Here the job is to transcribe the data exactly while omitting the images.

_DATA EXCERPT_.
'''
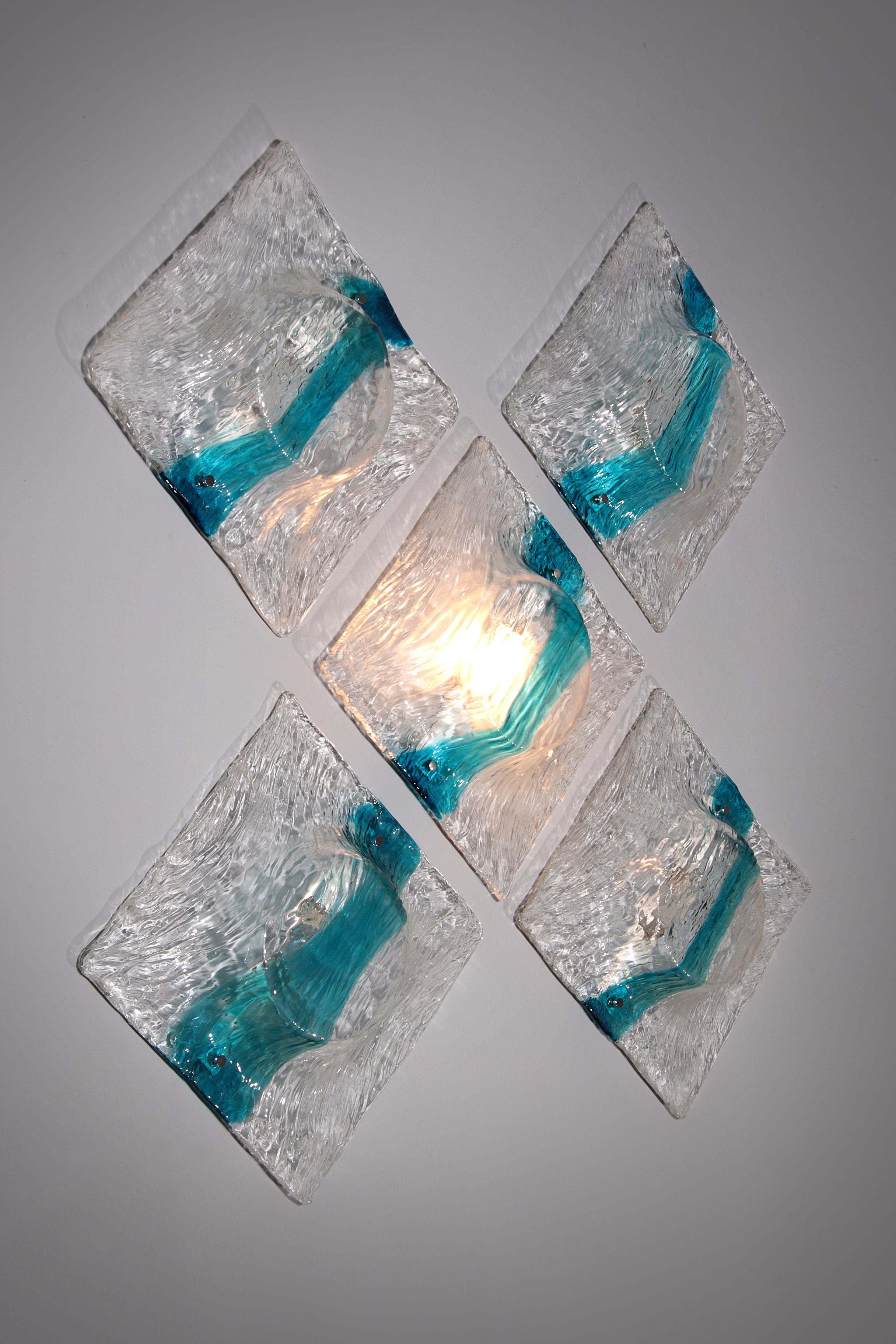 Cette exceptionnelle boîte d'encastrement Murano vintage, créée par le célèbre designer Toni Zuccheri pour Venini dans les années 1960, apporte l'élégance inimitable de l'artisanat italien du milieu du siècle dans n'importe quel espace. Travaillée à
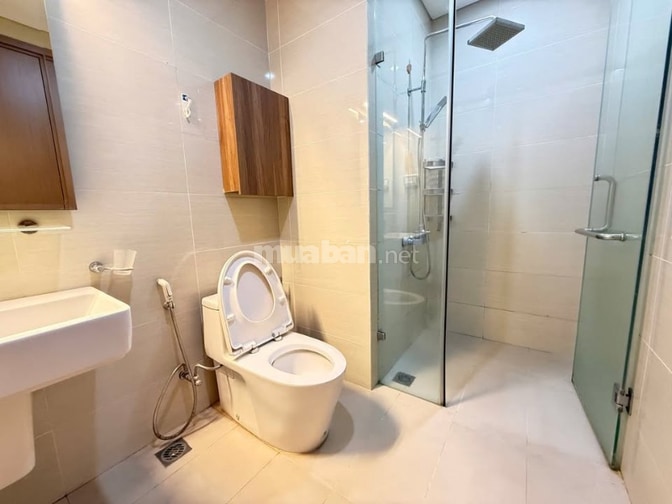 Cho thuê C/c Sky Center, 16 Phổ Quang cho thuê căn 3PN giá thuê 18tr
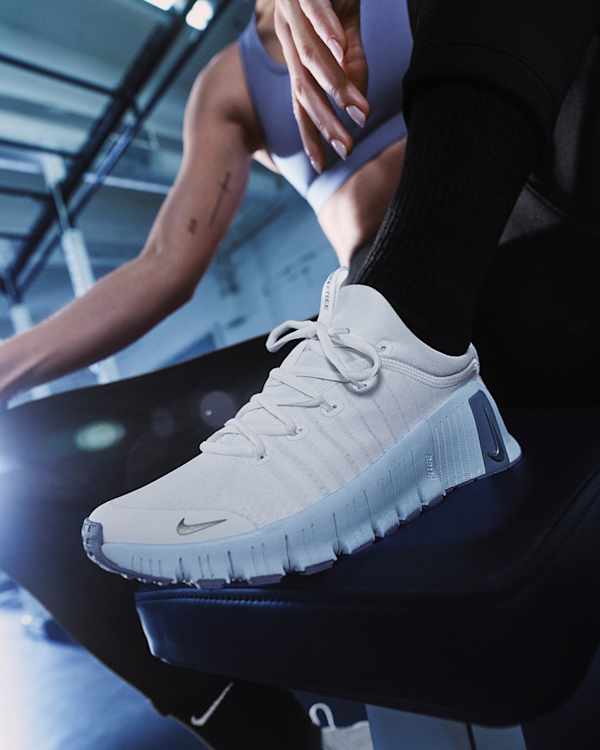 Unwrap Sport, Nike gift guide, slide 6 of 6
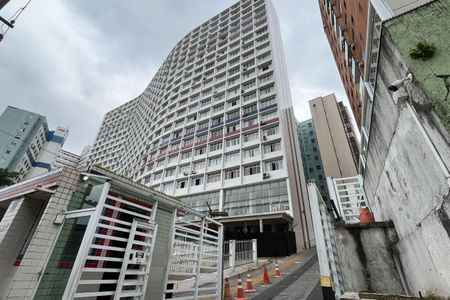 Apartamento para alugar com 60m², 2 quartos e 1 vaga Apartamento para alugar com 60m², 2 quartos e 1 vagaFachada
'''
_ANSWER TO THIS EXERCISE_.
 Cette exceptionnelle boîte d'encastrement Murano vintage, créée par le célèbre designer Toni Zuccheri pour Venini dans les années 1960, apporte l'élégance inimitable de l'artisanat italien du milieu du siècle dans n'importe quel espace. Travaillée à
 Cho thuê C/c Sky Center, 16 Phổ Quang cho thuê căn 3PN giá thuê 18tr
 Unwrap Sport, Nike gift guide, slide 6 of 6
 Apartamento para alugar com 60m², 2 quartos e 1 vaga Apartamento para alugar com 60m², 2 quartos e 1 vagaFachada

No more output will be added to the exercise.